Authors discussed the limitations.

作者回复

We appreciate your overall positive feedback and recommendation on our work!

Regarding the two weaknesses you mentioned, we acknowledge that the current draft lacks a thorough theoretical analysis of the depthwise stacking and a comparison to more sophisticated growth methods. This is because our primary goal was to highlight three obstacles in model growth methods for LLM pretraining.

We are also very intrigued in conducting a deeper analysis, especially regarding the reasons behind the success of the depthwise stack, and we are actively working on this.

Thank you again for your thorough review! We will continue to build upon this work and address the points you have highlighted.

评论

I'm satisfied with the authors' response and have decided to keep my rating as accept.

作者回复

We sincerely appreciate all the reviewers for their time and effort in reviewing our paper. We are thrilled to receive positive feedback from all four reviewers and are honored that the reviewers generally acknowledge our strengths, including: 1. the paper is well-motivated and easy to follow [FXhk,ox3X], 2. the experiments are well-designed, systematic, and rigorous [uHvr], 3. the findings are comprehensive [8DC,FXhki], convincing [8DCi,ox3X], and clear [8DCi].

We thank the useful suggestions from the reviewers, which help a lot in further improvement of this paper. In addition to the pointwise responses below, main revisions are summarized as follows:

1.Ablation on state space modeling (Mamba) In response to the requests from reviewers FXhk and ox3X for additional ablations using other methods rather than transformer architecture, we have carried out the following ablation study, as detailed in Figure 1 and Table 1 of the attached PDF.

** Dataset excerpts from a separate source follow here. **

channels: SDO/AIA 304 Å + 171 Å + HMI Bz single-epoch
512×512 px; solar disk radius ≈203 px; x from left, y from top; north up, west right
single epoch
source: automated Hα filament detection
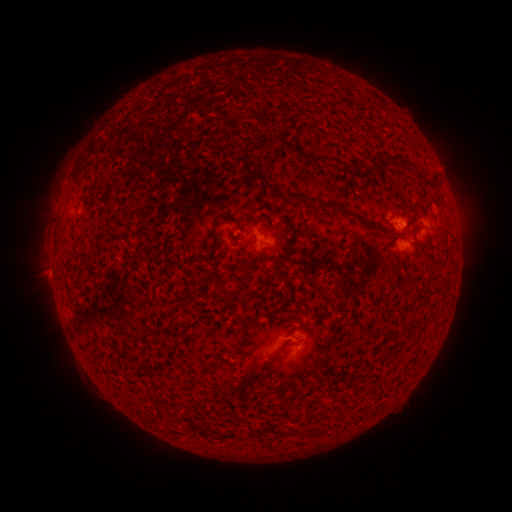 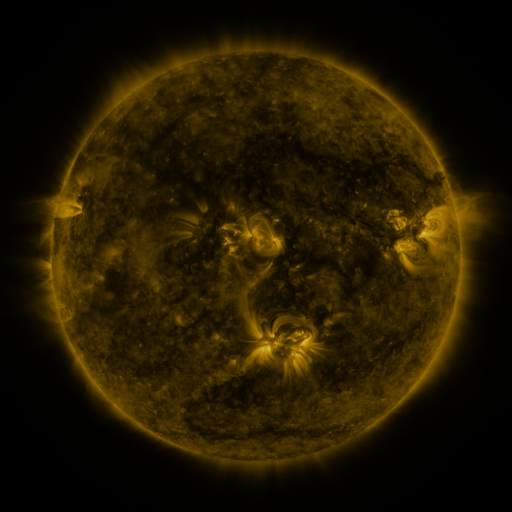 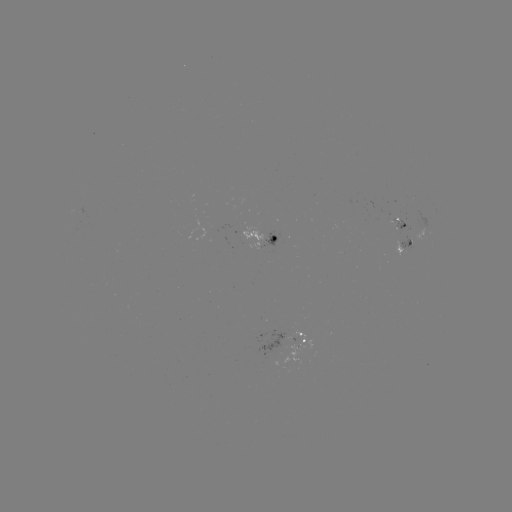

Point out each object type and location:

We utilize the codebase from GitHub - microsoft/Samba, which implements a hybrid State Space Model using the Slimpajama dataset for LM. In this experiment, we follow the guidelines outlined in the paper to guide our stacking process. With a parameter size of 410M and training on 100B tokens, we set the growth timing to 8B and the growth factor to 3. We opted for 3 instead of 4 because Samba is an interleaving of Mamba and self-attention layers. Since the target model has 12 layers, we can only stack even layers, leading us to select a 4-layer base model (Mamba-SA-Mamba-SA).

Our experiments results on loss curves (Figure 1) and downstream tasks (Table 1) indicate stacking also works beyond Transformer-based LLMs. Please note that in Table 1, we select stack with 47B rather than 50B to count the additional consumption required to train the base model on 8B tokens.

2.Loss curves with base model Figure 2 in the PDF addresses reviewer ox3X's request to illustrate the loss spikes that occur right after stacking.

Please contact us if we can do something else to help you better understand and recommend our paper.

最终决定

This paper systematically investigates the existing model growth techniques for efficient LLM pretraining. The authors classify the existing approaches into four atomic growth operators; and then by conducting comprehensive experiments, they find that the depth-wise stacking operator is the most effective one and can indeed accelerate the training of LLM significantly. Besides, the authors also provide clear empirical guidelines for the use of the depth-wise stacking operator, which is valuable for LLM practitioners aiming to accelerate LLM pretraining.

All the reviewers agree that the experiments are comprehensive and convincing, and the empirical findings are informative and strong. All the reviewers appreciate this paper, though it lacks a theoretical exploration. I recommend acceptance.